Friday, 30 November 2018

DAREDEVIL cancelled after three seasons, Marvel hints at reboot

Netflix has cancelled their flagship Marvel superhero TV series Daredevil after three seasons.

The news comes after the cancellation of two of Daredevil's spin-offs, Luke Cage and Iron Fist, both after two seasons apiece, and despite the fact that Daredevil's third season (released last month) achieved greater critical acclaim and buzz than any Marvel Netflix show since the first season of Jessica Jones. This seemingly confirms that Disney (who own Marvel) is clearing house of the shows and pulling them to avoid any competition for their new Disney+ streaming service, which will launch in late 2019 with several live-action Marvel shows slated to join the service.

_Dataset rows_
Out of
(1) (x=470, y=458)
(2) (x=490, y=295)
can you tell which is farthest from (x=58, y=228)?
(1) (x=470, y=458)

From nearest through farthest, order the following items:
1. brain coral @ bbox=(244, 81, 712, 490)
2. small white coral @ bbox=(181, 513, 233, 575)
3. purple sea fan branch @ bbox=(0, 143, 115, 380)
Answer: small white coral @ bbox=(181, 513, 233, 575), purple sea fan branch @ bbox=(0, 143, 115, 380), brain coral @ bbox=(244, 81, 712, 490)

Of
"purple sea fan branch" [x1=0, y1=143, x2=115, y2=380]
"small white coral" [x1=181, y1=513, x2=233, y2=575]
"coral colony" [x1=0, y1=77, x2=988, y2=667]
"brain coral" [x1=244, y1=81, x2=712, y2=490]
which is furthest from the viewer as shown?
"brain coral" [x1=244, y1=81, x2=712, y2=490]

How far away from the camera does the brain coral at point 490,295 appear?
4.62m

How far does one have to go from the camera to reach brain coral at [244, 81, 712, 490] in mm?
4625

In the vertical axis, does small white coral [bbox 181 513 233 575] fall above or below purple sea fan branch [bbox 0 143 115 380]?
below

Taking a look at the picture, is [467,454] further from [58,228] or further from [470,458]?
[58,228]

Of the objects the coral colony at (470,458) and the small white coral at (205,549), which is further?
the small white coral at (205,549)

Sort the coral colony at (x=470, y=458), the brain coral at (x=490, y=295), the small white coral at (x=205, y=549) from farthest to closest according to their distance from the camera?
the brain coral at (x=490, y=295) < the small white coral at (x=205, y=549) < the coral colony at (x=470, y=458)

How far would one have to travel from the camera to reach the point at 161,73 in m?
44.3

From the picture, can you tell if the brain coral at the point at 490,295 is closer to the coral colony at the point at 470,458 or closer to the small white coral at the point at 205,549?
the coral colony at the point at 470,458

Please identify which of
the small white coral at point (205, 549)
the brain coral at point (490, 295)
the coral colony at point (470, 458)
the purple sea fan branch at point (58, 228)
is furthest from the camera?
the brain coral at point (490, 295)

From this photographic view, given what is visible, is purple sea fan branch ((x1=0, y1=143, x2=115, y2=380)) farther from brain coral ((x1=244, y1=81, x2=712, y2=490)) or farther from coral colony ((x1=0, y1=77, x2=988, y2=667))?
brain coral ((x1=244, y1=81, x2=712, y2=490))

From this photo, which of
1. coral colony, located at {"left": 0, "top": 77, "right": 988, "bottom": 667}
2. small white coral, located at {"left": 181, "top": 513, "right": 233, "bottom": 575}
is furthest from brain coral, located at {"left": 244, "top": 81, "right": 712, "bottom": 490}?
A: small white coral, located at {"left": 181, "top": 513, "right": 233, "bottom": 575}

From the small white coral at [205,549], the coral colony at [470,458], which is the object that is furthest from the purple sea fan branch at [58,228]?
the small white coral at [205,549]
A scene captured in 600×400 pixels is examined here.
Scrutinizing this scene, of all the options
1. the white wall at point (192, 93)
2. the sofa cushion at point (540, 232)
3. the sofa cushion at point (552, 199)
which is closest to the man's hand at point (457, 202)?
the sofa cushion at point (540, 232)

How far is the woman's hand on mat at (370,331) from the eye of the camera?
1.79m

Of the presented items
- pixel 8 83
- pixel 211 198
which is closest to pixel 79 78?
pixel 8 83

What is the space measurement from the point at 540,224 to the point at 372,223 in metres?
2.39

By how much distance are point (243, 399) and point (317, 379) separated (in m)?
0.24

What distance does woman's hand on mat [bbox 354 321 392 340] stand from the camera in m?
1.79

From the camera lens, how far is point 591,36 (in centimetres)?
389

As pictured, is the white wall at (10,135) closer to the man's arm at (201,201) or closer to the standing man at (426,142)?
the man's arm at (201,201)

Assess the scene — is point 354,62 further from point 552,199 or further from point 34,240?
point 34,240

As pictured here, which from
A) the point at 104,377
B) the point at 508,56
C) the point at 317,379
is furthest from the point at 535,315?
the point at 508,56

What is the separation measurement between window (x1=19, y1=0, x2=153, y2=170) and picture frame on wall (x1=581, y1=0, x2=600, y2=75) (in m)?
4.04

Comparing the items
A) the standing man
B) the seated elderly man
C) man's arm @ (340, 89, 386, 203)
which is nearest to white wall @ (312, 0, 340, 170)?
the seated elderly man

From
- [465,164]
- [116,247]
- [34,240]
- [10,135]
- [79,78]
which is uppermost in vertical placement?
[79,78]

_Tasks and exercises_
**A.** In the Daredevil news item, restate the stretch from "DAREDEVIL cancelled after" through "join the service.", substituting "Hulu" for "Netflix".
**B.** According to the Daredevil news item, why does Disney appear to be pulling the Marvel shows?
**C.** Answer these from the Daredevil news item:
(i) How many seasons did Luke Cage and Iron Fist each run?
(ii) Which company owns Marvel?
(iii) When will the Disney+ streaming service launch?

_Worked solutions_
**A.**
DAREDEVIL cancelled after three seasons, Marvel hints at reboot

Hulu has cancelled their flagship Marvel superhero TV series Daredevil after three seasons.

The news comes after the cancellation of two of Daredevil's spin-offs, Luke Cage and Iron Fist, both after two seasons apiece, and despite the fact that Daredevil's third season (released last month) achieved greater critical acclaim and buzz than any Marvel Hulu show since the first season of Jessica Jones. This seemingly confirms that Disney (who own Marvel) is clearing house of the shows and pulling them to avoid any competition for their new Disney+ streaming service, which will launch in late 2019 with several live-action Marvel shows slated to join the service.

**B.** The item says the cancellations seemingly confirm that Disney, which owns Marvel, is clearing house to avoid any competition for its new Disney+ streaming service. That service will launch in late 2019, and several live-action Marvel shows are slated to join it.

**C.**
(i) Two seasons each
(ii) Disney
(iii) Late 2019